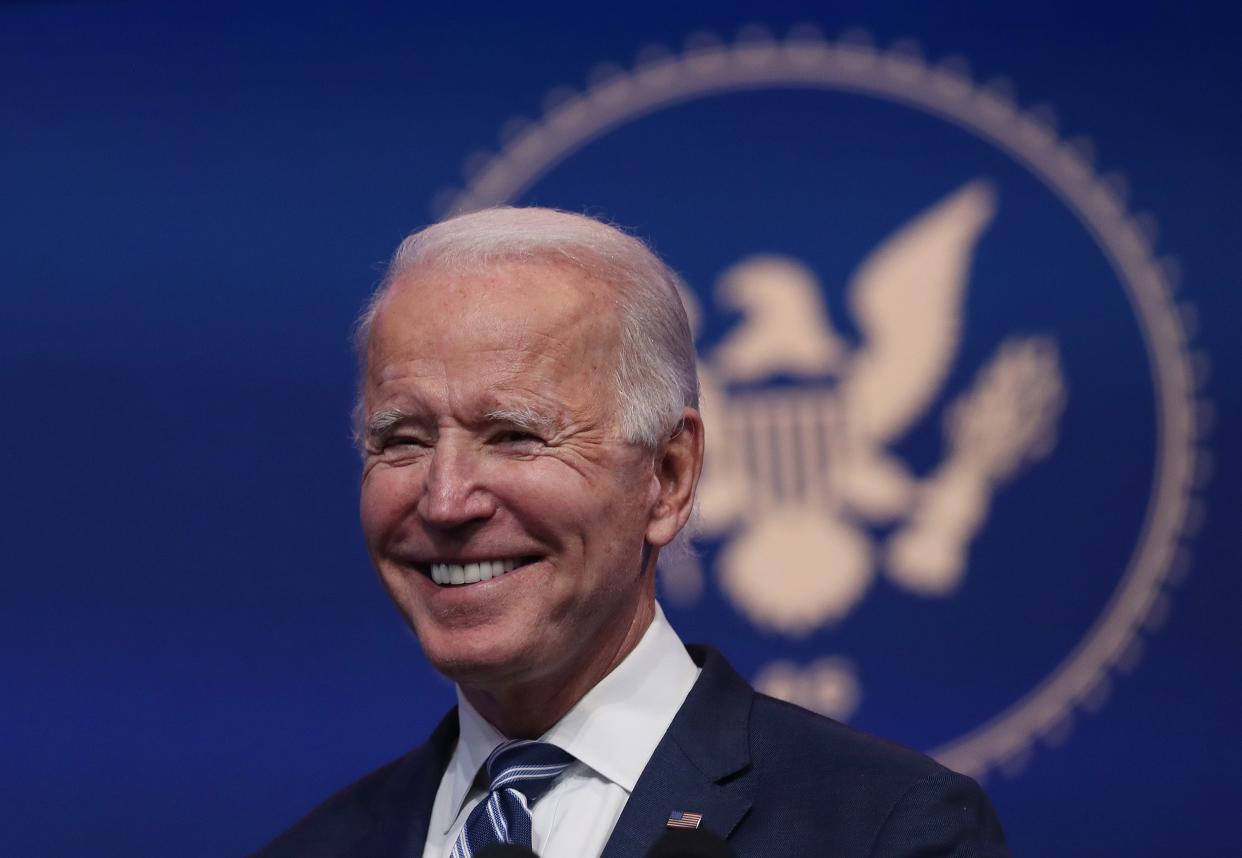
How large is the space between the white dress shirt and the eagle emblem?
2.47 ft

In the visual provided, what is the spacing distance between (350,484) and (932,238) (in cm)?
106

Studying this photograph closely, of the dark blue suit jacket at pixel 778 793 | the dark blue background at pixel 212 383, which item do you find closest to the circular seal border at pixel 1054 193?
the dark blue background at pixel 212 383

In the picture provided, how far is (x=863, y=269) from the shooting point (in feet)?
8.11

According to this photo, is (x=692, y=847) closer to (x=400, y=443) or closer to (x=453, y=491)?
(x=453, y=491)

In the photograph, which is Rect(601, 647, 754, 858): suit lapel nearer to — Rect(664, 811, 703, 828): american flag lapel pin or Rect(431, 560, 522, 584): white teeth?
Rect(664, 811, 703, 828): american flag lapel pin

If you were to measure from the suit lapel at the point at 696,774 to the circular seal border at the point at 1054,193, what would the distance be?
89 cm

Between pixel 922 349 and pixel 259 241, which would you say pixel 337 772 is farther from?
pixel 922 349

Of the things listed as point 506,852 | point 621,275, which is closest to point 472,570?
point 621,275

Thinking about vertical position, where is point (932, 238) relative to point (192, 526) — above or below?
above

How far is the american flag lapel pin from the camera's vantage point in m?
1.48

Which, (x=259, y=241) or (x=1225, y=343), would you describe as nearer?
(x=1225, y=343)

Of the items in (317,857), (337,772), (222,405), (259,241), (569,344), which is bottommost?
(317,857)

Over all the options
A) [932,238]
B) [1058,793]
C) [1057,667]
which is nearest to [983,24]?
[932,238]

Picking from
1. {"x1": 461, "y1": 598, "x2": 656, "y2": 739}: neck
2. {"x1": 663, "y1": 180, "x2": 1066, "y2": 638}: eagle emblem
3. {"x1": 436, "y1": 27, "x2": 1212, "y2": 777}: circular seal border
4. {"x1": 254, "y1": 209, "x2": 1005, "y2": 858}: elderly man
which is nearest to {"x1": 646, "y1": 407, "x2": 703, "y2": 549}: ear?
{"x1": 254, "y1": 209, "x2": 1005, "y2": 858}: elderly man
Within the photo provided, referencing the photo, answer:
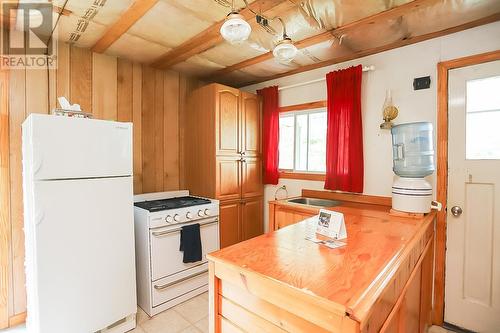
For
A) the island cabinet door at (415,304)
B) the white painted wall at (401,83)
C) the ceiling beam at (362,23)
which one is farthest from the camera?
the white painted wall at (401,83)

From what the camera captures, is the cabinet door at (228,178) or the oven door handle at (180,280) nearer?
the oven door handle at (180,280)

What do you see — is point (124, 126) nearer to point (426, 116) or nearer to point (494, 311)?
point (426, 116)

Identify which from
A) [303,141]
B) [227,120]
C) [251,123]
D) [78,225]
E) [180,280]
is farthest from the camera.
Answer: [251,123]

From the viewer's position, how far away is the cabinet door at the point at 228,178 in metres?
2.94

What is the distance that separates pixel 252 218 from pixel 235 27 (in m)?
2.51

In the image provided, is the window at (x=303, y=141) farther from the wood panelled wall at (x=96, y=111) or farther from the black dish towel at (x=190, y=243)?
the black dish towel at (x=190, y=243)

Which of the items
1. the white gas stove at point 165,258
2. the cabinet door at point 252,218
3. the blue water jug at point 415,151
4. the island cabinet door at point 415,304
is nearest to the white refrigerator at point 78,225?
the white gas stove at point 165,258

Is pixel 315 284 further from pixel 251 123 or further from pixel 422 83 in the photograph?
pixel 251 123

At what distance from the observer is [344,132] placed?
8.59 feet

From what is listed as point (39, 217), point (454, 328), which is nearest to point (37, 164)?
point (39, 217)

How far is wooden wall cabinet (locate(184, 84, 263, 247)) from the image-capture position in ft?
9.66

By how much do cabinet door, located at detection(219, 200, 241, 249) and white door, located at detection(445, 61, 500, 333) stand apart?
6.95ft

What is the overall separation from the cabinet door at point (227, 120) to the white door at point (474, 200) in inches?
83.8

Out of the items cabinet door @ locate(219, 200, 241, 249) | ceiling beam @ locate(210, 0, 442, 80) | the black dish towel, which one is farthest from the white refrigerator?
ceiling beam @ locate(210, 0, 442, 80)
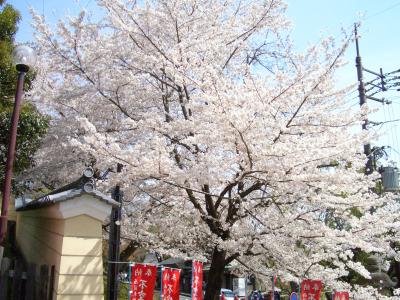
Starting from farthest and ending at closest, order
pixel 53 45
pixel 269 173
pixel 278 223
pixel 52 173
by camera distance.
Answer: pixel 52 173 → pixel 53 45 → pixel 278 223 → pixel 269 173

********************

• **WHAT IS REQUIRED**: Keep the pictures out of the copy and return the rest of the data above exactly.

• **COMPLETE ANSWER**:
How large is the space between the white dress shirt and the eagle emblem?
2.47 ft

In the visual provided, what is the spacing distance between (350,484) and (932,238) (in cm)?
106

Studying this photograph closely, of the dark blue suit jacket at pixel 778 793 | the dark blue background at pixel 212 383, which item do you find closest to the circular seal border at pixel 1054 193?
the dark blue background at pixel 212 383

In the picture provided, how far is (x=863, y=269) from the shooting point (in feet)?
8.11

According to this photo, is (x=692, y=847) closer to (x=400, y=443) or closer to (x=453, y=491)?
(x=453, y=491)

In the photograph, which is Rect(601, 647, 754, 858): suit lapel nearer to — Rect(664, 811, 703, 828): american flag lapel pin or Rect(431, 560, 522, 584): white teeth?
Rect(664, 811, 703, 828): american flag lapel pin

If you were to measure from the suit lapel at the point at 696,774 to the circular seal border at the point at 1054,193, what would the distance be?
89 cm

Between pixel 922 349 and pixel 259 241, which would you say pixel 337 772 is farther from?
pixel 922 349

Of the things listed as point 506,852 | point 621,275, which is closest to point 472,570?
point 621,275

Thinking about vertical position, where is point (932, 238) relative to point (192, 526) — above or below?
above

How far is the american flag lapel pin from the camera's vantage point in m?
1.48

Which, (x=259, y=241) or (x=1225, y=343), would you describe as nearer?
(x=1225, y=343)

Of the items in (317,857), (337,772), (222,405), (259,241), (569,344), which is bottommost?
(317,857)

Over all the options
A) [932,238]
B) [1058,793]
C) [1057,667]
which is nearest to [983,24]?
[932,238]

Picking from
1. {"x1": 461, "y1": 598, "x2": 656, "y2": 739}: neck
2. {"x1": 663, "y1": 180, "x2": 1066, "y2": 638}: eagle emblem
3. {"x1": 436, "y1": 27, "x2": 1212, "y2": 777}: circular seal border
4. {"x1": 254, "y1": 209, "x2": 1005, "y2": 858}: elderly man
which is nearest to {"x1": 646, "y1": 407, "x2": 703, "y2": 549}: ear?
{"x1": 254, "y1": 209, "x2": 1005, "y2": 858}: elderly man
Within the photo provided, referencing the photo, answer:
For
A) the island cabinet door at (415,304)
B) the white painted wall at (401,83)
C) the ceiling beam at (362,23)
which one is farthest from the camera?
the white painted wall at (401,83)

From what the camera captures, is the cabinet door at (228,178) or the oven door handle at (180,280) nearer?
the oven door handle at (180,280)

What do you see — is point (124, 126) nearer to point (426, 116) or nearer to point (494, 311)?
point (426, 116)

Identify which from
A) [303,141]
B) [227,120]
C) [251,123]
D) [78,225]
E) [180,280]
is farthest from the camera.
Answer: [251,123]

From the viewer's position, how far away is the cabinet door at the point at 228,178 in metres?
2.94

What is the distance that separates pixel 252 218 from pixel 235 27 (in m)?
2.51

In the image provided, is the window at (x=303, y=141) farther from the wood panelled wall at (x=96, y=111) or farther from the black dish towel at (x=190, y=243)?
the black dish towel at (x=190, y=243)

Which of the items
1. the white gas stove at point 165,258
2. the cabinet door at point 252,218
3. the blue water jug at point 415,151
4. the island cabinet door at point 415,304
is nearest to the white refrigerator at point 78,225?
the white gas stove at point 165,258

Is pixel 315 284 further from pixel 251 123 or further from pixel 422 83 in the photograph?
pixel 251 123

At what distance from the observer is [344,132] placed?
8.59 feet

From what is listed as point (39, 217), point (454, 328), which is nearest to point (37, 164)?
point (39, 217)

How far is wooden wall cabinet (locate(184, 84, 263, 247)) from the image-capture position in ft?
9.66

By how much do cabinet door, located at detection(219, 200, 241, 249) and white door, located at detection(445, 61, 500, 333) stand apart?
6.95ft

What is the overall separation from the cabinet door at point (227, 120) to the white door at point (474, 200) in inches?
83.8

Out of the items cabinet door @ locate(219, 200, 241, 249) | ceiling beam @ locate(210, 0, 442, 80) | the black dish towel, which one is farthest from the white refrigerator?
ceiling beam @ locate(210, 0, 442, 80)
Starting from farthest and ending at closest, order
pixel 53 45
pixel 269 173
pixel 278 223
pixel 52 173
by camera distance.
Answer: pixel 52 173 → pixel 53 45 → pixel 278 223 → pixel 269 173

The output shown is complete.